During the EHEC outbreak in Germany in 2011 [7] it became evident that no suitable analytical tool was available to public authorities for handling tracing data. The state of the art was to carry out tracing analysis manually with existing tools and skills. Other specialized tools and databases [21–24] are often not accessible to outbreak investigators and are designed for purposes relating to specific data structures, attributes or supply chains. Furthermore, the challenge of integrating information from small companies, which may not have an computerized inventory management system to comply with directives on tracing, was not addressed [25].

We here summarize the key findings of applying the software FoodChain-Lab during two real world outbreak investigations.

In 2011 the Task Force EHEC considered two different analytical strategies aiming to identify the source of contamination: “manually”, by checking if an implicated sprout producer had supply chains to all cases, and “IT-based”, a lot-based backward tracing from the cases resulting in a reconstruction of the real flow of all food items consumed in common dishes within outbreak clusters. The first approach was quickly successful as it became clear that a specific sprout producer had connections to nearly all outbreak stations. The backward tracing approach was successful as well, but leading to another result—fenugreek seeds from Egypt were identified as the contaminated food commodity causing the outbreak.
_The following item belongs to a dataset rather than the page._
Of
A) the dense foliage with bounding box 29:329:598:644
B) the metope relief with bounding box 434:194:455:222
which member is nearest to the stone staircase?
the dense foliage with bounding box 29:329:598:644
In general, the advantage of the first approach is that it leads to results quickly but has some disadvantages: firstly, there is a risk of expectancy bias; secondly, it does not reconstruct supply chains in terms of individual lots, providing less detailed evidence; and thirdly, it is most applicable when a simple supply chain is of particular interest.

In the case of the EHEC outbreak, supply chains were complex and the “IT-based” approach was able to produce better results. The application of the software in this outbreak investigation confirmed the following advancements compared to traditional methods:

supply chains could be fully reconstructed in terms of individual lots
visualization and analysis could be done automatically
analysis could be restricted to lots that have been processed in specific time frames
amounts of incoming commodities could be verified against outgoing amounts at each station to identify gaps in data
local investigations could be minimized; e.g. software-based analysis showed that there was no matching lot-related linkage for a seed distributor who had supplied all outbreak clusters
the common source linking German and French cases was first identified by the software (Fig 6)

Download:

Fig 6. EHEC outbreak 2011.

All seven outbreak clusters in Germany and France (red) investigated in detail can be traced back to the source of the outbreak, which is the producer of fenugreek seeds in Egypt (yellow, the backtrace score calculated is 1). Numerous other stations without cases (no color) also received seeds from this producer. The automatically generated network view is synchronized with a geographical view based on maps from OpenStreetMap.

https://doi.org/10.1371/journal.pone.0151977.g006

In 2013/2014 FoodChain-Lab has been used by an EFSA working group investigating a hepatitis A outbreak in Europe [10]. It was clear from initial outbreak investigations that the food commodities contaminated with hepatitis A virus were berries. It was crucial for risk management purposes to identify the berry type, the crop season, and the country or region of origin. The working group therefore collected additional lot-based data from affected EU member states to perform a more detailed tracing investigation.

The application of FoodChain-Lab in this investigation demonstrated that:

outbreaks with large volumes of data could be handled
investigators were more motivated to collect local information
software simulation and visualization functionalities facilitated generation of new hypotheses and data exploration
a ranking of most likely scenarios and stations/deliveries of interest could be generated
berry type and crop season could be analyzed separately
traces could be checked for having reached the primary producer
regional analysis enabled identification of a specific geographical area (not described by administrative boundaries or otherwise defined) as the potential common origin of contaminated foods, which would have been impossible to identify using traditional methods

As in both real world applications dirty or incomplete data was the rule rather than the exception, the most valuable software features were data integration with plausibility checks, data cleaning and detection of missing data, allowing quicker, less error-prone, semi-automated and self-explanatory visual data analysis to support risk and outbreak managers.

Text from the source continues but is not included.